Besides being Aragis' argument over Balser's allegiance, that also had its logical flaws. How long would Gerin go on being stronger than Ferdulf? What would happen when he wasn't stronger any more? Gerin didn't know the answers to those questions. He could think of things liable to be more pleasant than discovering what those answers were.

But Ferdulf, though a demigod, was a four-year-old demigod. As with any other four-year-old, things as they were now seemed close to the way they would be forever. "Yes, you're stronger," he said, angry resignation in his voice. "But not everybody is."

If that aside didn't want to make Herris, and maybe Fulda, too, run somewhere far, far away, maybe it should have. Gerin carefully chose a different issue. "I'm not the only one who's stronger than you, Ferdulf. What about Selatre, my wife?" Despite her disclaimer to Marlanz, Ferdulf had been known to heed what she said.

"That's not fair!" he exclaimed now. "The god she knows still keeps an eye on her, and my father won't pay any attention to me."

"You can tell that farseeing Biton still holds Selatre in his mind?" Gerin asked.

"Of course," Ferdulf said. "Can't you?"

He didn't altogether grasp how limited the ordinary human sensorium was. He'd also said something else interesting, though he probably didn't know it. So Mavrix was less than attentive to his offspring, was he? That didn't surprise Gerin, though he hadn't known it before. A god of unbridled fertility didn't strike the Fox as likely to make the most devoted parent for any one child.

"Will you behave yourself?" he demanded of the little demigod.

"I suppose so," Ferdulf answered.

"No more pigducks or duckpigs?" Gerin said. Having Dagref in his household, he'd learned better than to leave loopholes open: "And no more mixing any other creatures-or people-together, all right?"

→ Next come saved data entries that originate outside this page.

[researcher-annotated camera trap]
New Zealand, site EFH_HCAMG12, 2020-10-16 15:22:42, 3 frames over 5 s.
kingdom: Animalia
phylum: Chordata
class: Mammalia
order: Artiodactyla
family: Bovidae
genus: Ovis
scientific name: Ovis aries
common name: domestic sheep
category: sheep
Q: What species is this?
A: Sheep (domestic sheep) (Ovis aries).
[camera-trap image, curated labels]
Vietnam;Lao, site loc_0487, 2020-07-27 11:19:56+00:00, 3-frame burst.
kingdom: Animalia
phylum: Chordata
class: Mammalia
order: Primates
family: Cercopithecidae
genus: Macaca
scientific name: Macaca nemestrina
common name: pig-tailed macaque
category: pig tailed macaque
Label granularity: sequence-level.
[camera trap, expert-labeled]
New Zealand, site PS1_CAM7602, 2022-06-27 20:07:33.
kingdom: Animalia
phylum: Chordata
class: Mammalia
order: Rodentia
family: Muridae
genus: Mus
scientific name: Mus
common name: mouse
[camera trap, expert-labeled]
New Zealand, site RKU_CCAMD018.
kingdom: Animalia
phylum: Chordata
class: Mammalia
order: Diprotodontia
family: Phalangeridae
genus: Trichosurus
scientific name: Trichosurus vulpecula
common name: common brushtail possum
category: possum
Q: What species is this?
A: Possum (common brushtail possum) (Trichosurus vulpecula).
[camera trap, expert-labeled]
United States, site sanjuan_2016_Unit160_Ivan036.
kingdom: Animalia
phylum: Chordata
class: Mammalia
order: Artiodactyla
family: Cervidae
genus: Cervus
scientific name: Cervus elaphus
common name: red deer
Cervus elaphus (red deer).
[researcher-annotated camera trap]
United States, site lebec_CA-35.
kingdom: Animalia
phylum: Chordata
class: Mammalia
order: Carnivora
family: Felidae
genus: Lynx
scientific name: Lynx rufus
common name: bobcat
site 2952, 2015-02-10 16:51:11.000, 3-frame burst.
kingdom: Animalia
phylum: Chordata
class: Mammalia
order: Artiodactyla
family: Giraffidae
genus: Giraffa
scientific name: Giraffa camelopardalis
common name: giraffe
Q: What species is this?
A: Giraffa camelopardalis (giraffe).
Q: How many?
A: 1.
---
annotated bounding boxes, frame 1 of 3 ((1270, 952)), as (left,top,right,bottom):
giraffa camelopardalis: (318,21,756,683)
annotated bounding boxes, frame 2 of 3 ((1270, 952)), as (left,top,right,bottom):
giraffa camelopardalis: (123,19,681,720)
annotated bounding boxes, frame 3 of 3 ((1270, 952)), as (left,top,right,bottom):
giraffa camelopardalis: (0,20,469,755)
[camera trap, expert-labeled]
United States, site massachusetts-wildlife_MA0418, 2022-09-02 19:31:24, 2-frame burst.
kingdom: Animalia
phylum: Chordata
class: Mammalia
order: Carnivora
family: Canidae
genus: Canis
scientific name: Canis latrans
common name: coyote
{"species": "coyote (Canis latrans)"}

"All right," Ferdulf said, not too much sulk in his voice. Gerin didn't trust his promise very far, but didn't altogether discount it, either. From what he'd seen of Ferdulf, the promise was worth about as much-and as little-as that of any other child of the same age. Sooner or later, the demigod would forget he'd made it and do something else appalling. That was how children behaved, even children of large powers. But the Fox didn't think Ferdulf would go out and deliberately break his word.

"Fair enough," he said. "We have a bargain, then." Ferdulf nodded and went off to play. Gerin didn't think he walked a couple of feet off the ground intending to intimidate. More likely, he just wasn't thinking about what he was doing.

Herris Bigfoot, by now, took such minor impossibilities in stride. He said, "Thank you, lord king. We are grateful to you, believe me, for keeping him under what control you do."